PROBLEM DETAILS.
Please show each line in the rows below that contains the word "golf".

=======

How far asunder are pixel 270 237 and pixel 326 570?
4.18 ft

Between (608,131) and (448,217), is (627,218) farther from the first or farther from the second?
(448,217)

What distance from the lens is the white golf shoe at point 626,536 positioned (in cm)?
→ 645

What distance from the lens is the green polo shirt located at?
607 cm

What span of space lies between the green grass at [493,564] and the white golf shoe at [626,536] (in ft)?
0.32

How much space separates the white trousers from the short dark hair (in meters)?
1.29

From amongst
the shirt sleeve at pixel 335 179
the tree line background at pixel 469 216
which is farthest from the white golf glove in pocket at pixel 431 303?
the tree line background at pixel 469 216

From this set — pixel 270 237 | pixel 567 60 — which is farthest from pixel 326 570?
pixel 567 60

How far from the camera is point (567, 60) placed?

=======

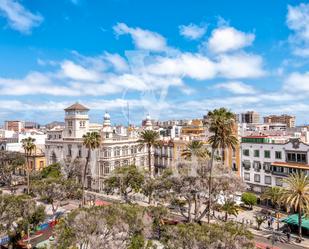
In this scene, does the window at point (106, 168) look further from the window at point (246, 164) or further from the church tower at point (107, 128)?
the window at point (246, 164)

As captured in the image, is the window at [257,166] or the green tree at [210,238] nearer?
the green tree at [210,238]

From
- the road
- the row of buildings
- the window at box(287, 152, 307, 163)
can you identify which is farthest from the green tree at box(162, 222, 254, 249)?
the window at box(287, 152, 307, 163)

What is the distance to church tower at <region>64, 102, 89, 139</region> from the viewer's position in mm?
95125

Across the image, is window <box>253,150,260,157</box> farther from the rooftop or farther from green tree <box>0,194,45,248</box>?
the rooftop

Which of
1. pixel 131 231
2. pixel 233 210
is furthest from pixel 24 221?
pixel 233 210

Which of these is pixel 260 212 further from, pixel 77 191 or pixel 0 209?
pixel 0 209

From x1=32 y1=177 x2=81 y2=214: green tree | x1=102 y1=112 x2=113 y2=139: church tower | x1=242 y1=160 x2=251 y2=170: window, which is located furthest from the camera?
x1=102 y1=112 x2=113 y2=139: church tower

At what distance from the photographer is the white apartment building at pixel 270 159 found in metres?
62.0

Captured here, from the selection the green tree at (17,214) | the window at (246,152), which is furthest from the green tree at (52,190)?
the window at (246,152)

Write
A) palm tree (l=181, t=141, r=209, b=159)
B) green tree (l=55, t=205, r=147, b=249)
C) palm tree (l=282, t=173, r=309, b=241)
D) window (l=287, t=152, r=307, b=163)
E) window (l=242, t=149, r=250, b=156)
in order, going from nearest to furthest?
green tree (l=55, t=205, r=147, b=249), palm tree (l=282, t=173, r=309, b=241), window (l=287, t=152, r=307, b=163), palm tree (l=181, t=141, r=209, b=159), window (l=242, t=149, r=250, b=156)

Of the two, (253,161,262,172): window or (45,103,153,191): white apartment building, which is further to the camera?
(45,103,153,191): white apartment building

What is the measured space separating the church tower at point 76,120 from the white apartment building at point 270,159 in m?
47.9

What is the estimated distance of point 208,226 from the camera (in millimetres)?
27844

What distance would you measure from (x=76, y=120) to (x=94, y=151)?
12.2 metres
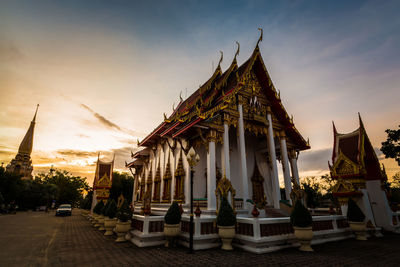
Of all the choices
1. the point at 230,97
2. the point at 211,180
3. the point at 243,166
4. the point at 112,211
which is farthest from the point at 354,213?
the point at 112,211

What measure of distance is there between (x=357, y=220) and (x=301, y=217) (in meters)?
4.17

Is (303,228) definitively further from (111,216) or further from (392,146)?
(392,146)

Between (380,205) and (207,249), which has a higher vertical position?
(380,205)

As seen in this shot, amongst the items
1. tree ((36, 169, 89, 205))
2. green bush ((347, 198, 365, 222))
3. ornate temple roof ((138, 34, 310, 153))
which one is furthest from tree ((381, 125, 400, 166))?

=======

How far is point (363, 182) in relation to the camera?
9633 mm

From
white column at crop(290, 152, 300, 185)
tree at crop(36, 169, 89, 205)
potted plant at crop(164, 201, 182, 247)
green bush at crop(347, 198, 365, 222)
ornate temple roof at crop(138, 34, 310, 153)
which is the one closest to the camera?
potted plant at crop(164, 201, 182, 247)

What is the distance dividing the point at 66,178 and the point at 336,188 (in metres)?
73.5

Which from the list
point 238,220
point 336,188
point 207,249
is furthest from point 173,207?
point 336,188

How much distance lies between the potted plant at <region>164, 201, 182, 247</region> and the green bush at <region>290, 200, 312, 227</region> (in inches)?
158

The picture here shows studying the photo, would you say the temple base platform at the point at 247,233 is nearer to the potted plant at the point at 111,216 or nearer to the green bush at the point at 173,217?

=======

OUTPUT OF THE TASK.
What distance from the lens is the white golf shoe at point 626,536 positioned (in cm)?
What span of space lies between the green grass at [493,564] and the white golf shoe at [626,536] (in ft)?
which is farthest from the white golf glove in pocket at pixel 431 303?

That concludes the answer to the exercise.